Department of Physiology, Yonsei University College of Medicine, Seoul 03722, Republic of Korea; Brain Korea 21 PLUS Project for Medical Science, Yonsei University College of Medicine, Seoul 03722, Republic of Korea.
Department of Physiology, Yonsei University College of Medicine, Seoul 03722, Republic of Korea.
Brain Res. 2020 Apr 15;1733:146720. doi: 10.1016/j.brainres.2020.146720. Epub 2020 Feb 14.
In the pain matrix, the insular cortex (IC) is mainly involved in discriminative sensory and motivative emotion. Abnormal signal transmission from injury site causes neuropathic pain, which generates enhanced synaptic plasticity. The mammalian target of rapamycin (mTOR) complex is the key regulator of protein synthesis; it is involved in the modulation of synaptic plasticity. To date, there has been no report on the changes in optical signals in the IC under neuropathic condition after treatment with mTOR inhibitors, such as Torin1 and XL388. Therefore, we aimed to determine the pain-relieving effect of mTOR inhibitors (Torin1 and XL388) and observe the changes in optical signals in the IC after treatment. Mechanical threshold was measured in adult male Sprague-Dawley rats after neuropathic surgery, and therapeutic effect of inhibitors was assessed on post-operative day 7 following the microinjection of Torin1 or XL388 into the IC. Optical signals were acquired to observe the neuronal activity of the IC in response to peripheral stimulation before and after treatment with mTOR inhibitors. Consequently, the inhibitors showed the most effective alleviation 4 h after microinjection into the IC. In optical imaging, peak amplitudes of optical signals and areas of activated regions were reduced after treatment with Torin1 and XL388. However, there were no significant optical signal changes in the IC before and after vehicle application. These findings suggested that Torin1 and XL388 are associated with the alleviation of neuronal activity that is excessively manifested in the IC, and is assumed to diminish synaptic plasticity.
在疼痛矩阵中,脑岛皮层(IC)主要参与辨别感觉和动机情绪。

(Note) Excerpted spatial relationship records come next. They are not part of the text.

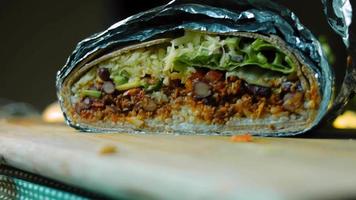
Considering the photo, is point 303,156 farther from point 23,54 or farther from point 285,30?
point 23,54

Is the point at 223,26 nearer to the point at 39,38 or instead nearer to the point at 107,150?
the point at 107,150

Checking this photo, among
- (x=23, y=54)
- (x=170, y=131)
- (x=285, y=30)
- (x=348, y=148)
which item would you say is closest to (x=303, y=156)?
(x=348, y=148)

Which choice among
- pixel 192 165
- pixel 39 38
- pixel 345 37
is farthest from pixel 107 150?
pixel 39 38

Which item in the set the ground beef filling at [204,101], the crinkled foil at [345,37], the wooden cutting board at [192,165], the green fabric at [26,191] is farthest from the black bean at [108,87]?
the crinkled foil at [345,37]

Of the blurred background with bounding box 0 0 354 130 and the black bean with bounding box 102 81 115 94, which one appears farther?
the blurred background with bounding box 0 0 354 130

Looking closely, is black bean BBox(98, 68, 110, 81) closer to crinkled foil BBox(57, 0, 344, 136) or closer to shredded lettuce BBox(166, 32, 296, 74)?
crinkled foil BBox(57, 0, 344, 136)

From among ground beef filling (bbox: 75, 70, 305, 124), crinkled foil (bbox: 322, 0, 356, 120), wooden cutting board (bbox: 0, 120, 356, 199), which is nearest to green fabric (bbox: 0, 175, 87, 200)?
wooden cutting board (bbox: 0, 120, 356, 199)
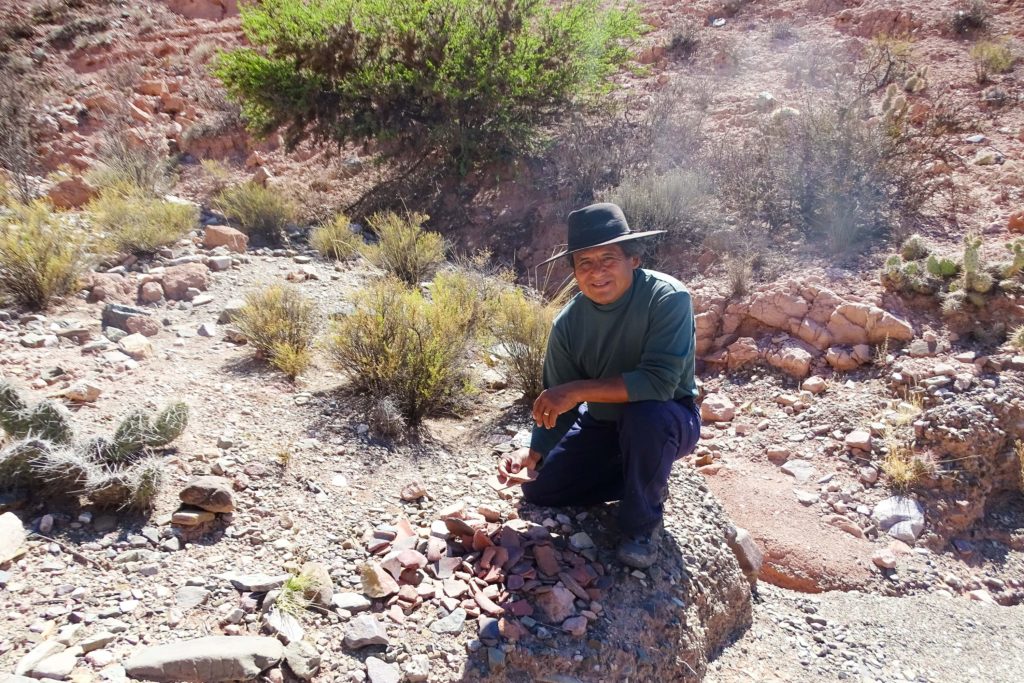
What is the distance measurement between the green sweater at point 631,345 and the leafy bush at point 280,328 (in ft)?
7.22

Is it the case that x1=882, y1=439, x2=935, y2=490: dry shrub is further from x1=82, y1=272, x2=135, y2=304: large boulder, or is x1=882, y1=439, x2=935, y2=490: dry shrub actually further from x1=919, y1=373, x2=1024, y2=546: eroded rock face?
x1=82, y1=272, x2=135, y2=304: large boulder

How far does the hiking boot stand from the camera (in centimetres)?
268

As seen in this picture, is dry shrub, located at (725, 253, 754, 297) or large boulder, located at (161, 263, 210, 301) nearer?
large boulder, located at (161, 263, 210, 301)

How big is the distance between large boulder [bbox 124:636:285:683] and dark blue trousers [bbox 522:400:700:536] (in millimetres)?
1330

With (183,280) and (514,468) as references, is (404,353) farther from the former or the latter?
(183,280)

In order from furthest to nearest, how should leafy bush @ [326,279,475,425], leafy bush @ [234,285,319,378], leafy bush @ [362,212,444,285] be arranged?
→ 1. leafy bush @ [362,212,444,285]
2. leafy bush @ [234,285,319,378]
3. leafy bush @ [326,279,475,425]

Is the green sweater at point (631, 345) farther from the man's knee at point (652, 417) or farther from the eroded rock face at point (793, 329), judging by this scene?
the eroded rock face at point (793, 329)

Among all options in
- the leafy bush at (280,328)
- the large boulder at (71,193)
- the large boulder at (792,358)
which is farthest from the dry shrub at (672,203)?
the large boulder at (71,193)

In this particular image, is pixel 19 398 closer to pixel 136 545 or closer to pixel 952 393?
pixel 136 545

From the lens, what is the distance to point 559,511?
3027 millimetres

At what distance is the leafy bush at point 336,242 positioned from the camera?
7.15 metres

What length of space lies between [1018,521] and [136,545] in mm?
5164

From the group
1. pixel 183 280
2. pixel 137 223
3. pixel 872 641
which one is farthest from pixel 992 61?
pixel 137 223

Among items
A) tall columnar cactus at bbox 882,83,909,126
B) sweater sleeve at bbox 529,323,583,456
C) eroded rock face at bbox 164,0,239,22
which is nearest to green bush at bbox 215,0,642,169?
tall columnar cactus at bbox 882,83,909,126
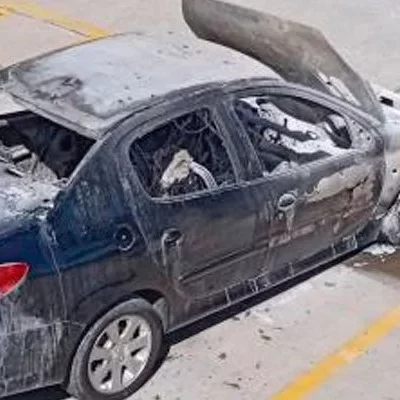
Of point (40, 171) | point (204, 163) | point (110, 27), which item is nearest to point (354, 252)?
point (204, 163)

损伤部位的异常信号传递导致神经性疼痛,从而产生增强的突触可塑性。哺乳动物雷帕霉素靶蛋白(mTOR)复合物是蛋白质合成的关键调节剂;它参与调节突触可塑性。迄今为止,还没有关于 mTOR 抑制剂(如 Torin1 和 XL388)治疗后神经性疼痛条件下 IC 光信号变化的报道。因此,我们旨在确定 mTOR 抑制剂(Torin1 和 XL388)的镇痛效果,并观察治疗后 IC 中光信号的变化。在神经病理性手术后,成年雄性 Sprague-Dawley 大鼠测量机械阈值,并在微注射 Torin1 或 XL388 到 IC 后第 7 天评估抑制剂的治疗效果。获取光信号以观察 mTOR 抑制剂治疗前后 IC 神经元活动对周围刺激的反应。结果表明,抑制剂在微注射到 IC 后 4 小时显示出最有效的缓解作用。在光学成像中,Torin1 和 XL388 处理后光信号的峰值幅度和激活区域的面积减小。然而,在载体应用前后,IC 中没有明显的光学信号变化。这些发现表明,Torin1 和 XL388 与过度表现的 IC 中神经元活动的缓解有关,并且假设其可以减少突触可塑性。